Saturday 14 May 2016

How to tune a resonance tube with wax



Here's a little video on how to tune a resonator tube using wax.

Monday 9 May 2016

Cutting...grey flakes.

This afternoon saw the resonator tubes cut to length. Only point to note was that I had to use the length one semitone up compared to the lengths stated in Jim's description (e.g., length for c used for c#). One reason for this is the tuning frequency of 443Hz, and the other is my plan to use wax inside the tube (shortening the tube to pitch) whereas Jim uses a cap on the outside (lengthening the tube to pitch).

So here they are:

Next steps: Bevel the ends and paint in piano black.

Stay in l/4 resonance ;)

Thursday 5 May 2016

On a budget? - Take spruce!

Just for fun, I made a bar usingf spruce, at a4=443Hz. I knew from my first experiments with the router that the spruce bars sounded very nice, even better than birch. So if you're on a budget, you can very well take spruce IMHO. It should be dry, and of decent quality, with few (if any) knotwholes.

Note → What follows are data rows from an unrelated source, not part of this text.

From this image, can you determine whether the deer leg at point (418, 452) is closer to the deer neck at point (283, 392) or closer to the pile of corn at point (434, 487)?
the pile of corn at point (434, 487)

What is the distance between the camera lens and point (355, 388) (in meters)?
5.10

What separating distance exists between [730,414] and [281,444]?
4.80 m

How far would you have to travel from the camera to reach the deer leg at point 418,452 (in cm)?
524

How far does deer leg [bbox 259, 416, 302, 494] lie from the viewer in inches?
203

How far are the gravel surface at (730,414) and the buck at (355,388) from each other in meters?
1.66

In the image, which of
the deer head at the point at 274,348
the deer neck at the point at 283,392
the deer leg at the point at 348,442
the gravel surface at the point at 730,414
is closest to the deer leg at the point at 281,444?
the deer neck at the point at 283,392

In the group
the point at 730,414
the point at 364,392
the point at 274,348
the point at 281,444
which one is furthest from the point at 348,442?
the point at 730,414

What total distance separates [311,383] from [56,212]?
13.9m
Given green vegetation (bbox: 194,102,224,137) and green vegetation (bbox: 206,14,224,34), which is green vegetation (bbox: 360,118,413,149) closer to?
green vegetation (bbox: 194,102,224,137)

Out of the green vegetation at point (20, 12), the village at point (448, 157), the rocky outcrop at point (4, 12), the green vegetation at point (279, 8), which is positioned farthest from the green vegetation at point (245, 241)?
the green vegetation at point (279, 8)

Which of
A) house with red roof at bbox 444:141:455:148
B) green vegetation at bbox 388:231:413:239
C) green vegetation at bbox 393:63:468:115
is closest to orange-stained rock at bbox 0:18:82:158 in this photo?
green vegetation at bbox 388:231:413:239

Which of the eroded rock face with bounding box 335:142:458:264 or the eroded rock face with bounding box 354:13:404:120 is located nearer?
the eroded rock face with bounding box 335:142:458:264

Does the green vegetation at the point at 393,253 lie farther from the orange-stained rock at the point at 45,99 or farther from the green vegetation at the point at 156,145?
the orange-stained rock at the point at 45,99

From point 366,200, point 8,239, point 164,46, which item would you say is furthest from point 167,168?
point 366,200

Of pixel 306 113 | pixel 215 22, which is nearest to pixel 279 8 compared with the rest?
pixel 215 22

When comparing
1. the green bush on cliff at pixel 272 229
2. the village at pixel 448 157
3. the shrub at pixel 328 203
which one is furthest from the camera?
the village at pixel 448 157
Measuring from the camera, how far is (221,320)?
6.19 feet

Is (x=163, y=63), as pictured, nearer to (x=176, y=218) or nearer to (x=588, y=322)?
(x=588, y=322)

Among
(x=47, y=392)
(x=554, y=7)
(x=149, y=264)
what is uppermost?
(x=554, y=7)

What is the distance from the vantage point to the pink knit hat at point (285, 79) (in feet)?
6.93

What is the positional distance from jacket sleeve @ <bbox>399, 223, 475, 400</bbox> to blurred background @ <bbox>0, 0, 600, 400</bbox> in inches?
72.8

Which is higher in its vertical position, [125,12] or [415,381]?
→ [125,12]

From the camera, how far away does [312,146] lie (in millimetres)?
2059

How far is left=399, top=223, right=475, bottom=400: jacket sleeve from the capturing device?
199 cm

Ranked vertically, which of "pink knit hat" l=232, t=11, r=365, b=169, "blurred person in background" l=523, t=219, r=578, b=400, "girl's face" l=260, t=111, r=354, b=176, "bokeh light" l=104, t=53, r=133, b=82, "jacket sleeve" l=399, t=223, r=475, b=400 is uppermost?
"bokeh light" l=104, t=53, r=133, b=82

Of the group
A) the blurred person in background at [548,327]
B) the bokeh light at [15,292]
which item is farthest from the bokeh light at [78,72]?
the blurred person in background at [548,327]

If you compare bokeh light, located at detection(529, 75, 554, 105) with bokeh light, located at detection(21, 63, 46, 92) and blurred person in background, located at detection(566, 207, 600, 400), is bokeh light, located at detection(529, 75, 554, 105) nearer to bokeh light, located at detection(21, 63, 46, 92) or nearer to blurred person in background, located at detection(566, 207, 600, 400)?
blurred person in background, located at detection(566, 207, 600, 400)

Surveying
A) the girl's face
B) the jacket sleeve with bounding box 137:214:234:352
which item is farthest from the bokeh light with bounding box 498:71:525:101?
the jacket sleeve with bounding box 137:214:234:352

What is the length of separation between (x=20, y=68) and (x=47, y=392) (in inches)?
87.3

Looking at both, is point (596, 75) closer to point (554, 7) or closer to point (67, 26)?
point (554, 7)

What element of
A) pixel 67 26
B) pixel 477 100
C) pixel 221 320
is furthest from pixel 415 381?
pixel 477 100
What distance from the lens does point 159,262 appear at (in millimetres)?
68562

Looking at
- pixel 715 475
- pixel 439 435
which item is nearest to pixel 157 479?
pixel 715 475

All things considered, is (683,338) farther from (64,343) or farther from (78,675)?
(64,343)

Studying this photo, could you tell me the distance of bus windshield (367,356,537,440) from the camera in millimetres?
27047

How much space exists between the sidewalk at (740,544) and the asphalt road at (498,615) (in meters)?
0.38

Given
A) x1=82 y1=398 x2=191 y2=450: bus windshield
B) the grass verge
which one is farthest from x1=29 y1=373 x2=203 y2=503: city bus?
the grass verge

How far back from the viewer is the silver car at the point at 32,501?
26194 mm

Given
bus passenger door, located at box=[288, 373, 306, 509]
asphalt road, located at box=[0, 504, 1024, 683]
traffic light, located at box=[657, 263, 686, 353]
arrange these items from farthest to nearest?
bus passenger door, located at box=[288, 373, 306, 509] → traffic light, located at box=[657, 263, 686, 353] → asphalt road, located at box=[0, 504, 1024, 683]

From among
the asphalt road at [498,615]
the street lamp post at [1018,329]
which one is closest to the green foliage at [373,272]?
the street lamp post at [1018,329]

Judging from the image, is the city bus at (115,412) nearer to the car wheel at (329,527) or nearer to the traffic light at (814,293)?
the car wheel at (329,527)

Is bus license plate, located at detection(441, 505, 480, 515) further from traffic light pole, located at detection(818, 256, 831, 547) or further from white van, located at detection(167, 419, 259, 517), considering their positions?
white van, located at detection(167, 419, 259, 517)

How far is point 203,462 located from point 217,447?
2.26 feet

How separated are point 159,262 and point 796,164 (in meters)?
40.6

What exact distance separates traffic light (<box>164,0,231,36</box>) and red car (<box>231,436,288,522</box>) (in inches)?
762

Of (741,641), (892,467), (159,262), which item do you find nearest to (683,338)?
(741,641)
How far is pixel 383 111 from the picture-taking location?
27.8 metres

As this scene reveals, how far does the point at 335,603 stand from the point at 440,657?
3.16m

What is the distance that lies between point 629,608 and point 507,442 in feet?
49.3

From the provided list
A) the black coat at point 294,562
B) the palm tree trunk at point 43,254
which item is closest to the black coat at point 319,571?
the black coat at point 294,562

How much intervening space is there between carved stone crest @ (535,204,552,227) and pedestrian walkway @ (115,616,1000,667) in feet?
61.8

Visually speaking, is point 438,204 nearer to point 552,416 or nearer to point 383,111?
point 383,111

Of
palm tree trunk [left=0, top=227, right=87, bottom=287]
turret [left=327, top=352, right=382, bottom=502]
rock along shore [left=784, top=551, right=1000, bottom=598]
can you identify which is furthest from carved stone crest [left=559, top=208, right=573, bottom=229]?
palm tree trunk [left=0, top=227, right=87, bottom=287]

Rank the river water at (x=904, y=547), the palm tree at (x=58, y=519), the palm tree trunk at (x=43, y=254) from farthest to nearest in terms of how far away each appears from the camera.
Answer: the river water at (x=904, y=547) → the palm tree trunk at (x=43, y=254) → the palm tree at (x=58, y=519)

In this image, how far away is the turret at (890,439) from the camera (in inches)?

Here is the complete process of cutting and tuning the bar in pictures. It took about an hour to complete the bar.

 This is the raw bar, cut to length. I did not adjust the length to the lower density of the spruce; if you're planning to build an instrument, I'd recommend adapting the thickness. The length of the bar should be aligned with the grain of the spruce.
 The piece of wood has its fundamental at almost and octave higher.
 After bevelling the top lengths of the bar and sanding, the measurment shows little change.
 Hey, haven't seen you in a while, Robo Router ;). At the first cut, I (impatiently!!!) removed 6mm deep of wood....
 ...which was already too much for the second overtone! The fundamental is at Eb, way above target.
 The 2nd overtone at 2 octaves above (4 * 443 = 1772HZ) is already too low. That's why you should not be impatient when tuning marimba bars!
 There is a third overtone, but I do not intend to tune this bar at the third overtone.
 Again, Bork's diagram is a great help to decide where to remove material.
 First, some material influencing the fundamental only was removed.
 After some more iterations of removing material (<10), the fundamental is spot on.
 Fundamental at 443,
 second overtone too low at G#, which will result in a "tingling" sound;
 third overtone somewhere, I don't care ;).

The shape of the grooves can clearly be seen against the background of the screen.

The sound is mellow, with a relatively short decay time compared to the Padouk bars. But for a little 1 octave, maybe pentatonic instrument on a budget, mounted over a box resonator, the sound is definitely all right!